QUOTED PASSAGE:
━━━

Now we are running and hiding from their chains,
Nothing but blood-lust is rushing through their veins,
Our children are captured,
Living in torment,
Shields battered, skulls fractured,
We’ve lost the Kingdom of Kent.
Lyrics entwined with Robin Trower-like guitar licks that speak of Viking raiders and read like an allegory of the immigration invasion in our own time. A rollicking and rowdy number, rapidly followed by Hengist Ridge. A play on the name Hengist (the famed brother of Horsa, the other Saxon prince) and Hergest Ridge, Mike Oldfield’s second album, recorded on the English-Welsh borderlands in 1974. The words to the follow up track ringing out like a clarion call:
Oh, that you were here with me now, sword in hand,
to smite them down, to save our land.
Tunes to mosh to in the melee of long haired pagans in the bear pit of a metal concert. Or savoured at home beside a stack of Bernard Cornwell’s Last Kingdom series with titles like The Pale Horseman (2005), Sword Song (2007), The Burning Land (2009), The Pagan Lord (2013), Warriors of the Storm (2015), War of the Wolf (2018) and The Sword of Kings (2019).

━━━

ENTRIES SHOWN:
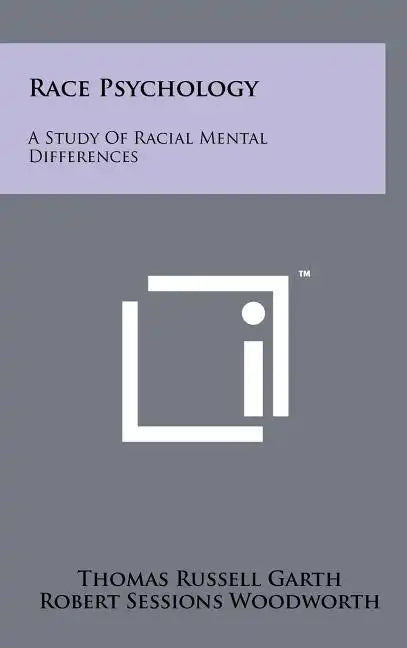 Race Psychology: A Study of Racial Mental Differences - Hardcover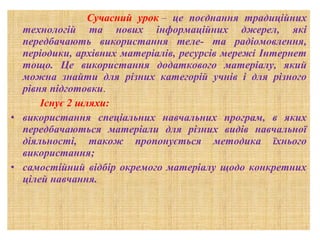 Сучасний урок –  це поєднання традиційних
технологій та нових інформаційних джерел, які
передбачають використання теле- та радіомовлення,
періодики, архівних матеріалів, ресурсів мережі Інтернет
тощо. Це використання додаткового матеріалу, який
можна знайти для різних категорій учнів і для різного
рівня підготовки.
Існує 2 шляхи:
• використання спеціальних навчальних програм, в яких
передбачаються матеріали для різних видів навчальної
діяльності, також пропонується методика їхнього
використання;
• самостійний відбір окремого матеріалу щодо конкретних
цілей навчання.

 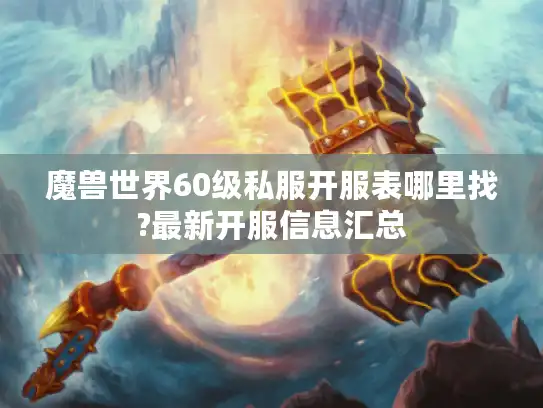魔兽世界60级私服开服表哪里找?最新开服信息汇总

━━━

PROMPT 1:
In the music review, where and in what year was Mike Oldfield's Hergest Ridge recorded?
PROMPT 2:
Write the next few sentences of the music review, picking up after its last sentence.

EXERCISE RESPONSE 1:
On the English-Welsh borderlands in 1974.

EXERCISE RESPONSE 2:
Texts that are perfectly complemented by the Hammond organ and six chord slashing of the band’s Horsa from Beyond the Grave from the Sprezzafura album. A recording that led one reviewer to write:
“These modern troubadours have presented an audio parchment of what can be achieved if the very best ingredients of folk, jazz and progressive rock are expertly mixed in a 21st century cauldron and then feasted upon in the great halls of rock. Resistance is futile, bow down to the new Kings of Kent.”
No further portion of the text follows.